From: Vlastimil Babka <vbabka@suse.cz>
To: Joonsoo Kim <js1304@gmail.com>,
Andrew Morton <akpm@linux-foundation.org>
Cc: Mel Gorman <mgorman@suse.de>, Rik van Riel <riel@redhat.com>,
David Rientjes <rientjes@google.com>,
Minchan Kim <minchan@kernel.org>,
linux-kernel@vger.kernel.org, linux-mm@kvack.org,
Joonsoo Kim <iamjoonsoo.kim@lge.com>
Subject: Re: [PATCH v3 6/7] mm/compaction: introduce migration scan limit
Date: Mon, 14 Dec 2015 10:34:50 +0100 [thread overview]
Message-ID: <566E8D3A.5030804@suse.cz> (raw)
In-Reply-To: <1449126681-19647-7-git-send-email-iamjoonsoo.kim@lge.com>
On 12/03/2015 08:11 AM, Joonsoo Kim wrote:
> This is preparation step to replace compaction deferring with compaction
> limit. Whole reason why we need to replace it will be mentioned in
> the following patch.
>
> In this patch, migration_scan_limit is assigned and accounted, but, not
> checked to finish. So, there is no functional change.
>
> Currently, amount of migration_scan_limit is chosen to imitate compaction
> deferring logic. We can tune it easily if overhead looks insane, but,
> it would be further work.
> Also, amount of migration_scan_limit is adapted by compact_defer_shift.
> More fails increase compact_defer_shift and this will limit compaction
> more.
>
> There are two interesting changes. One is that cached pfn is always
> updated while limit is activated. Otherwise, we would scan same range
> over and over. Second one is that async compaction is skipped while
> limit is activated, for algorithm correctness. Until now, even if
> failure case, sync compaction continue to work when both scanner is met
> so COMPACT_COMPLETE usually happens in sync compaction. But, limit is
> applied, sync compaction is finished if limit is exhausted so
> COMPACT_COMPLETE usually happens in async compaction. Because we don't
> consider async COMPACT_COMPLETE as actual fail while we reset cached
> scanner pfn
I don't see where compaction being sync/async applies to "reset cached
scanner pfn". I assume you actually meant the call to defer_compaction()
in try_to_compact_pages, which only happens for async compaction?
> defer mechanism doesn't work well.

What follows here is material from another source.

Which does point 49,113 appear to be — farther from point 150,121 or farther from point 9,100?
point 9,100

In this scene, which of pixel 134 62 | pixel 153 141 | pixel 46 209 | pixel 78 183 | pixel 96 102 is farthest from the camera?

And, async compaction
> would not be easy to succeed in this case so skipping async compaction
> doesn't result in much difference.
So, the alternative to avoiding async compaction would be to call
defer_compaction() also when async compaction completes, right? Which
doesn't sound as scary when deferring isn't an on/off thing, but applies
a limit.
This would also help the issue with THP fault compactions being only
async and thus never deferring anything, which I think showed itself in
Aaron's reports. This current patch wouldn't help there I think, as
without sync compaction the system would never start to apply the limit
in the first place, and would be stuck with the ill-defined contended
compaction detection based on need_resched etc.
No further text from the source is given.